Wednesday, 5 August 2020
Sartana's Here... Trade Your Pistol for a Coffin
Sartana's Here.. Trade Your Pistol for a Coffin starts well enough, the first act detailing the gunslinger's efforts to free a mother and her child from the grip of an overbearing bandit. This vignette, knowingly replaying beats from A Fistful of Dollars (and Yojimbo before that), represents a simplicity of purpose and morality largely absent in this series' sequels. Sartana is briefly allowed to torment and tighten the noose, again a phantom that operates slightly out of step with reality.
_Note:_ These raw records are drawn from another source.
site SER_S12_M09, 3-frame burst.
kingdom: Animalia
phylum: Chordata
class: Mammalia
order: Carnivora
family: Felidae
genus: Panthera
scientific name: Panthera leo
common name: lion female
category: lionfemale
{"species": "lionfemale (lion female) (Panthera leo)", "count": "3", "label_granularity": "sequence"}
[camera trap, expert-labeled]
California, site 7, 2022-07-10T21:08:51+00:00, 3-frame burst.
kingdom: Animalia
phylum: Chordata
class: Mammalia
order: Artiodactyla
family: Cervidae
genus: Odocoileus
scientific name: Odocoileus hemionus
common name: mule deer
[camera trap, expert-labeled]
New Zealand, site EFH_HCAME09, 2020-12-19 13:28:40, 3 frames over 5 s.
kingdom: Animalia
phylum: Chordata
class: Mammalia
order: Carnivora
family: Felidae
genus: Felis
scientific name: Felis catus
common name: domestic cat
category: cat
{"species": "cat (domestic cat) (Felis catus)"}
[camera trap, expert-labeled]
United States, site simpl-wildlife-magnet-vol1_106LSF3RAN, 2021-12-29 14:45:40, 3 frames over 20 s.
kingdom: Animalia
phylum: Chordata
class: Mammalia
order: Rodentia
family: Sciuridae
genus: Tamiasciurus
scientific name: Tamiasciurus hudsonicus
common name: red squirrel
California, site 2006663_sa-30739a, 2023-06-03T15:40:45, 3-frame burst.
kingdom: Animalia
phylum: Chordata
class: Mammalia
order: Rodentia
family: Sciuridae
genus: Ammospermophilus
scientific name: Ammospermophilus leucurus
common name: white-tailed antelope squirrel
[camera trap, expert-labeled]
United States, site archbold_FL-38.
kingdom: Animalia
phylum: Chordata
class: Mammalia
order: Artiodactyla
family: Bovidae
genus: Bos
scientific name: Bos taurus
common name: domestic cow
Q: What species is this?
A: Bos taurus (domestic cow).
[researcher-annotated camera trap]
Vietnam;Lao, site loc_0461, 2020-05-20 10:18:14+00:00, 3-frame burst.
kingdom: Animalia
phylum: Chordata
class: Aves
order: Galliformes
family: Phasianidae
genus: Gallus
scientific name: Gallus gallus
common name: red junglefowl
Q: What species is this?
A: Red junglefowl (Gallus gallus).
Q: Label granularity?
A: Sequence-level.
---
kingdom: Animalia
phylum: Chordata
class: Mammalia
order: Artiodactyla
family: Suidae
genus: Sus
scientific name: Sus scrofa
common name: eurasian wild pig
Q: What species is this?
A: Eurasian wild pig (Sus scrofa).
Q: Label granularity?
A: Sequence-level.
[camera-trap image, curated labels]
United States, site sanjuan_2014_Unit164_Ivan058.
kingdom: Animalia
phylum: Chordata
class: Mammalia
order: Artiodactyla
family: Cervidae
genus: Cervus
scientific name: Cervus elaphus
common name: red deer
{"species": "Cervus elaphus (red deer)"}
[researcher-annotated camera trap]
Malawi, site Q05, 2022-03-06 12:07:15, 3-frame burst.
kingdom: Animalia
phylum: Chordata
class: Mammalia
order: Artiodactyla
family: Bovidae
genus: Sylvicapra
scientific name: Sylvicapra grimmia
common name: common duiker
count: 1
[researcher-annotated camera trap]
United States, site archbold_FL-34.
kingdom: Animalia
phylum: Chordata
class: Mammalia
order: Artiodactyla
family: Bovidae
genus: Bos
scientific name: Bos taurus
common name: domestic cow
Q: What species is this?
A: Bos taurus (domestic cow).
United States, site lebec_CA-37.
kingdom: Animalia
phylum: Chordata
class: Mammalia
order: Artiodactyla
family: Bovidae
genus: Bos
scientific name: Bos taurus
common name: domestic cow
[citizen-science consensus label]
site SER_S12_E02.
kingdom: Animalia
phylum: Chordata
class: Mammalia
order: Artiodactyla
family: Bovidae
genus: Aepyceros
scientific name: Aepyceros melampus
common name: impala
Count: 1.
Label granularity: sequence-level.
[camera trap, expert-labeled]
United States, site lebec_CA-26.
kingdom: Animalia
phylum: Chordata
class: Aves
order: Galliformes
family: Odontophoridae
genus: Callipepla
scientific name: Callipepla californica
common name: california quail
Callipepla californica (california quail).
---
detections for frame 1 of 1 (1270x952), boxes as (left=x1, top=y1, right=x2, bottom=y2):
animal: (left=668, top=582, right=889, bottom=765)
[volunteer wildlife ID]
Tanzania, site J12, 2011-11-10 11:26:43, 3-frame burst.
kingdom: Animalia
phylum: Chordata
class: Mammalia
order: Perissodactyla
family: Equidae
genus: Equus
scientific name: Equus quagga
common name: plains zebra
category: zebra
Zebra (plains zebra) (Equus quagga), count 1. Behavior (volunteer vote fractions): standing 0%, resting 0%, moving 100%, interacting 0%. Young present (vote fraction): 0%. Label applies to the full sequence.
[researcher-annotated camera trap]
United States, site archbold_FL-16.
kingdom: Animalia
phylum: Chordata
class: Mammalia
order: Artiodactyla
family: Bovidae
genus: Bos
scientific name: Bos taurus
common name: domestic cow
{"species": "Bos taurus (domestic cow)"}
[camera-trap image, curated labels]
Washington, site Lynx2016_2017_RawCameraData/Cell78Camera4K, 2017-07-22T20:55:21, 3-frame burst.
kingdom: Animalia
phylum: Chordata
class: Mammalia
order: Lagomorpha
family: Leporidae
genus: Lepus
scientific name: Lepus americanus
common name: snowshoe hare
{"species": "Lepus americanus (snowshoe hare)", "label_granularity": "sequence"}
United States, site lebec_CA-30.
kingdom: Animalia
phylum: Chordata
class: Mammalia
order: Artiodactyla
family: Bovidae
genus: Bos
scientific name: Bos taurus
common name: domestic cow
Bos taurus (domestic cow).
Original Sartana actor Gianni Garko is replaced by George Hilton for this instalment, the new actor bringing an ironic, detached energy to the incessant betrayals. Hilton's face is gaunt and sunburnt, closer to a Carlos Ezquerra drawing of Walton Goggins than Garko's Eastwood by way of Iain Glen.
This substitution helps massage the decision to move the series away from an Old Testament haunting to conniving, invincible nonsense; Hilton much more able to traverse the farcical twists (including several clashes with the competitor brand that poached If You Meet Sartana Pray for Your Death director, Gianfranco Parolini) that Trade Your Pistol throws his way. Although Tito Carpi's leisurely screenplay lets him down, director Giuliano Carnimeo again proves himself adept at manufacturing up stress situations. Conspiring with editor Ornella Micheli and cinematographer Stelvio Massi, Carnimeo uses the brief moments where Sartana isn't present to press in on the vulnerable. Nosing into their hopeless scuffles with gold rush heavies - the camera rocking nervously in the face of advancing cruelty.